Re PLEASE EVALUATE ... Persistent Reserve

Lansing J Sloan anduin.ocf.llnl.gov!ljsloan
Thu Feb 2 12:18:46 PST 1995


SCSI Folks,

Here's a two-part response on the proposal Bob Snively sent out
on "Persistent Reserve."  The second part looks at the proposal
|from the perspective of distributed SCSI I/O (in the sense
that I presented it at the January 11 1995 SCSI WG meeting).
Although quotations are from the first (January 24) e-mail,
I made a few changes in view of Bob's January 26 update.


PART 1: GENERAL COMMENTS (IGNORING DISTRIBUTED SCSI I/O)

> Bill Dallas of DEC has suggested a slightly different
> approach to the multi-port multi-initiator problem. ...

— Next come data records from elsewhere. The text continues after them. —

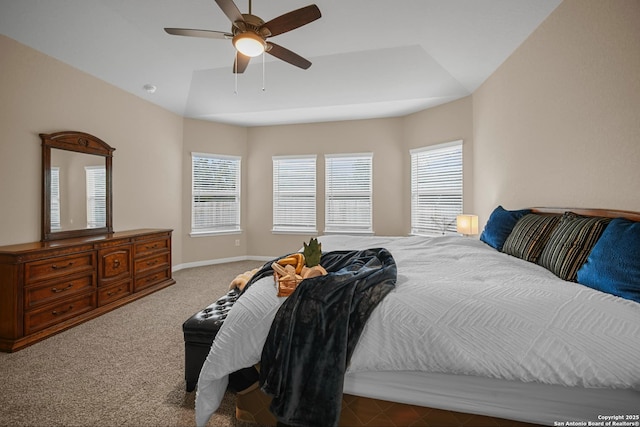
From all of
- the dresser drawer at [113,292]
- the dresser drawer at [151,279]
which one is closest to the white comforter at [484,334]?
the dresser drawer at [113,292]

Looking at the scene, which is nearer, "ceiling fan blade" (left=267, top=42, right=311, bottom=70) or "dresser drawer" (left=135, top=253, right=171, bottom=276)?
"ceiling fan blade" (left=267, top=42, right=311, bottom=70)

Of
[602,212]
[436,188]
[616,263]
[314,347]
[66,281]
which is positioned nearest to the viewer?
[314,347]

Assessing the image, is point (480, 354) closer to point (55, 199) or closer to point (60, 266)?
point (60, 266)

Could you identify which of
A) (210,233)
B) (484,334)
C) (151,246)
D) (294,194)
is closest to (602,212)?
(484,334)

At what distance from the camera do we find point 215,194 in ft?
18.9

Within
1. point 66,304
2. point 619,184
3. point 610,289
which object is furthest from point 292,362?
point 66,304

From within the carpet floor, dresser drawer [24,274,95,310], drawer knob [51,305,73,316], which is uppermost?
dresser drawer [24,274,95,310]

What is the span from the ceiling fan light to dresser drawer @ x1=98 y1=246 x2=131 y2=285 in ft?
8.95

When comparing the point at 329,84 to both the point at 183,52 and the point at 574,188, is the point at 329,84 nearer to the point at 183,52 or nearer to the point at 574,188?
the point at 183,52

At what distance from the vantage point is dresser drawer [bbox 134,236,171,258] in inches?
149

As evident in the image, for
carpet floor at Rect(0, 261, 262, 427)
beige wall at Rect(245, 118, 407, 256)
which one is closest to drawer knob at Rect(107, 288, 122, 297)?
carpet floor at Rect(0, 261, 262, 427)

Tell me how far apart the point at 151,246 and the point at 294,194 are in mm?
2768

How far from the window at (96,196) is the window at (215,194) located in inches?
66.1

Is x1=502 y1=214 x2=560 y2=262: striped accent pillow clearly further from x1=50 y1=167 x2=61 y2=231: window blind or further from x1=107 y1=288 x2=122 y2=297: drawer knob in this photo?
x1=50 y1=167 x2=61 y2=231: window blind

On the whole, these ideas look good.

...

> It is only cleared by a power cycle or by
> a properly qualified Persistent Reserve from another 
> Initiator.  ...

I understand that Fibre Channel, Serial Bus, and
SSA all potentially assign addresses dynamically, and that the
addresses can be re-assigned dynamically when the interconnect
medium reconfigures.  To the extent possible, X3T10 should ensure
that peripherals are alerted to fabric reconfiguration.  Peripherals
should treat reconfiguration as a potentially serious problem,
since the address granted a reservation may suddenly belong
to a different system.

With the technologies that dynamically reassign addresses,
ports typically have identifiers, supposed to be unique
world-wide, that do not change.

In particular, should such reconfiguration be an event for which
persistent reservations are cleared?  Alternatively, can
persistent reservations help when reconfiguration occurs?

...

> This command has no effect on reservations established by the
> normal RESERVE/RELEASE command and will receive a Reservation ...

Given the decision that every command description must specify
interactions with reservations, presumably every command must
specify how it interacts with Persistent reservations, also.

If a peripheral implements persistent reservations, should it
remain mandatory for the peripheral to implement (the mandatory
parts of) normal reservations?

...

> Discussion with Roger Cummings and Bill Dallas on
> Persistent Reservation provided these additional recommendations
> and clarifications:

...

> d)  Roger feels that the protection of peripherals from
>     unauthorized hosts should be done by the switch.

I concur until discussing distributed I/O.  There I disagree.

...

Other

Normal SCSI reservations have several provisions for atomic
behavior.  However, some normal reservation operations cannot be
performed atomically.  X3T10 should make persistent reservations
at least as atomic as normal reservations.   X3T10 might
consider making them atomic for normal reservations.

Specifically, X3T10 should consider providing a way to atomically 
supersede a single (LUN or Extent) reservation with multiple
Extent reservations that have distinct extent reservation
identification values.  X3T10 should also consider providing a way
to atomically supersede reservations of multiple adjacent Extents
with a single reservation of a single Extent, even when the
superseded reservations have distinct extent reservation
identification values.  The basic purpose is to be able to
fragment and re-combine extents while never having any interval
of time when an extent is unreserved.

(Such atomic operations might or might not be important for
distributed I/O operations, as is discussed later.)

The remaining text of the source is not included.